As palavras do seu fisioterapeuta, Rafael Maimo, que fala pela primeira vez, trazem uma nova perspectiva sobre a carreira do “Touro de Menacour”, cujo limiar de sofrimento aceitável dificilmente pode ser imaginado. Nós (novamente) descobrimos um homem cuja ansiedade faz parte de sua vida diária, e onde seus rituais enquanto o servem o confortam e lhe dão uma sensação de controle, mesmo que ele “odie” a si mesmo por fazê-los.

A revelação mais marcante do documentário ocorre quando Rafael Nadal relembra 2013, quando as lesões se acumularam em um corpo já machucado. Só uma coisa o ajuda a aguentar e vencer três dos quatro torneios em que compete na Terra: analgésicos e antiinflamatórios. Mas esta overdose deixou a sua marca: “dois pequenos buracos no intestino”, Rafael Nadal aceita. “Se eu não tivesse tentado, talvez tivesse dez Grand Slams a menos, não estou falando de um ou dois, mas de dez ou doze”, Ele estava, novamente, confuso pela realidade.

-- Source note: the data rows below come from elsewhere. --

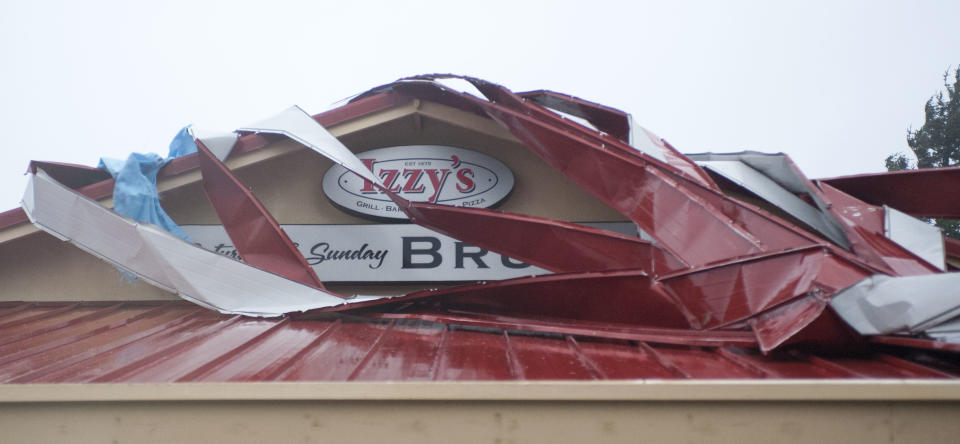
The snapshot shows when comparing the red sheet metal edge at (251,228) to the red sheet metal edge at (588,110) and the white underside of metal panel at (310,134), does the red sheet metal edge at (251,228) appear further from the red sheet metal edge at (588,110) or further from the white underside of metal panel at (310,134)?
the red sheet metal edge at (588,110)

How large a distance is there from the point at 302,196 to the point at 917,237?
205 inches

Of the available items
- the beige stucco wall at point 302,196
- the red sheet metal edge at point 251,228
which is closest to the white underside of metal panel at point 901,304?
the beige stucco wall at point 302,196

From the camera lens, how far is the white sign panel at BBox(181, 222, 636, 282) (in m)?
4.89

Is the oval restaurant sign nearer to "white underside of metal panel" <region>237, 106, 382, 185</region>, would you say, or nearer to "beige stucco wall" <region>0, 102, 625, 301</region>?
"beige stucco wall" <region>0, 102, 625, 301</region>

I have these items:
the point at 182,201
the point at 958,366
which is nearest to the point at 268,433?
the point at 958,366

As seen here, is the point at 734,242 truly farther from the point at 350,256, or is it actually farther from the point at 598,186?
the point at 350,256

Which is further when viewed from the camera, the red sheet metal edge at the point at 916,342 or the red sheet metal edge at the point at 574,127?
the red sheet metal edge at the point at 574,127

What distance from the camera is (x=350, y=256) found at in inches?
195

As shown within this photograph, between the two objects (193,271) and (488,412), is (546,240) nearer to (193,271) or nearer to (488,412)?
(488,412)

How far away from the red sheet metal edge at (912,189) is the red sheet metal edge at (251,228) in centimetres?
469

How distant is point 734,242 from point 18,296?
6.50 m

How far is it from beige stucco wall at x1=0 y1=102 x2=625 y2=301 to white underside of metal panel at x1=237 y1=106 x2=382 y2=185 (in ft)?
0.84

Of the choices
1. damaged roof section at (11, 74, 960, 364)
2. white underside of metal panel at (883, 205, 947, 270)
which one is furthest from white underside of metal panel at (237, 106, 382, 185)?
white underside of metal panel at (883, 205, 947, 270)

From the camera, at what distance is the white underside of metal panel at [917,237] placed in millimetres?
3332
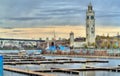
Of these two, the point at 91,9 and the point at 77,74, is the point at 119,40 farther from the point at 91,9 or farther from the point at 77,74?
the point at 77,74

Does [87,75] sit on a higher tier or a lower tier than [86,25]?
lower

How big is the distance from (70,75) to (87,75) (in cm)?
296

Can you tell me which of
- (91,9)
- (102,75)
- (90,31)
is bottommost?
(102,75)

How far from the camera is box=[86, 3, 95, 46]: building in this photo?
6852 inches

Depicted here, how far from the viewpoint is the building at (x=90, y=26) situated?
571 ft

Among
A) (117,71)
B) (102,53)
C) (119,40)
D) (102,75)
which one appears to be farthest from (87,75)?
(119,40)

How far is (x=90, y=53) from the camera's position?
124500mm

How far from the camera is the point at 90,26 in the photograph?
18000 cm

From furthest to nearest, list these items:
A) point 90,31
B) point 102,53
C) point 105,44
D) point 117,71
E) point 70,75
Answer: point 90,31 < point 105,44 < point 102,53 < point 117,71 < point 70,75

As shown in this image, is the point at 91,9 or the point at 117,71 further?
the point at 91,9

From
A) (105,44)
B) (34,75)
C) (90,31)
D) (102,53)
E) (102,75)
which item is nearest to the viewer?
(34,75)

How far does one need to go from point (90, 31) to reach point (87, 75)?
466 feet

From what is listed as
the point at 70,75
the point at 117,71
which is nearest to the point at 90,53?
the point at 117,71

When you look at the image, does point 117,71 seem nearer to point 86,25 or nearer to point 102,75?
point 102,75
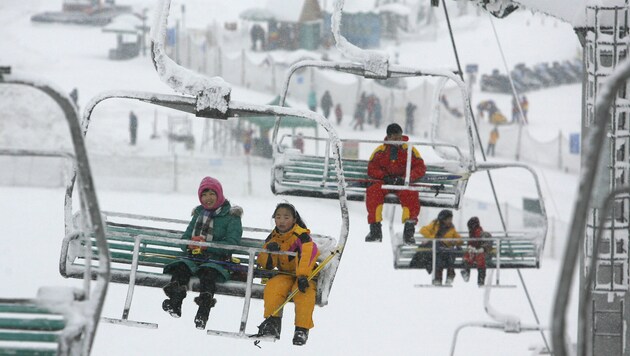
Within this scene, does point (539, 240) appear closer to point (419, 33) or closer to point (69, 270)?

Apesar da qualidade do documentário, cujo roteiro se mantém fiel à carreira do jogador, o realizador avança muito rapidamente para o fim da colaboração entre Rafael Nadal e o seu tio Toni, que o treinou durante quase 30 anos e com quem fez a maior parte da sua lista de prémios. Outro grande descuido, sua derrota nas oitavas de final em Roland-Garros em 2009 para Robin Soderling, derrubou o atual mestre do local.

A sequência normal do ano de 2024 termina nas finais com a derrota do Bastardo para Nuno Borges, onde se apercebe que não pode mais dar, está exausto, e assim anuncia a sua decisão de guardar a raquete numa mensagem muito emocionada no WhatsApp aos seus entes queridos. Após a final de Roland-Garros, que terminou com derrota no primeiro turno para Alexander Zverev, Rafael Nadal, em um táxi parisiense cercado por seu filho e sua esposa, tenta se explicar: “14 Roland-Garros serão mais difíceis de vencer do que os 22 Grand Slams de Novak Djokovic.”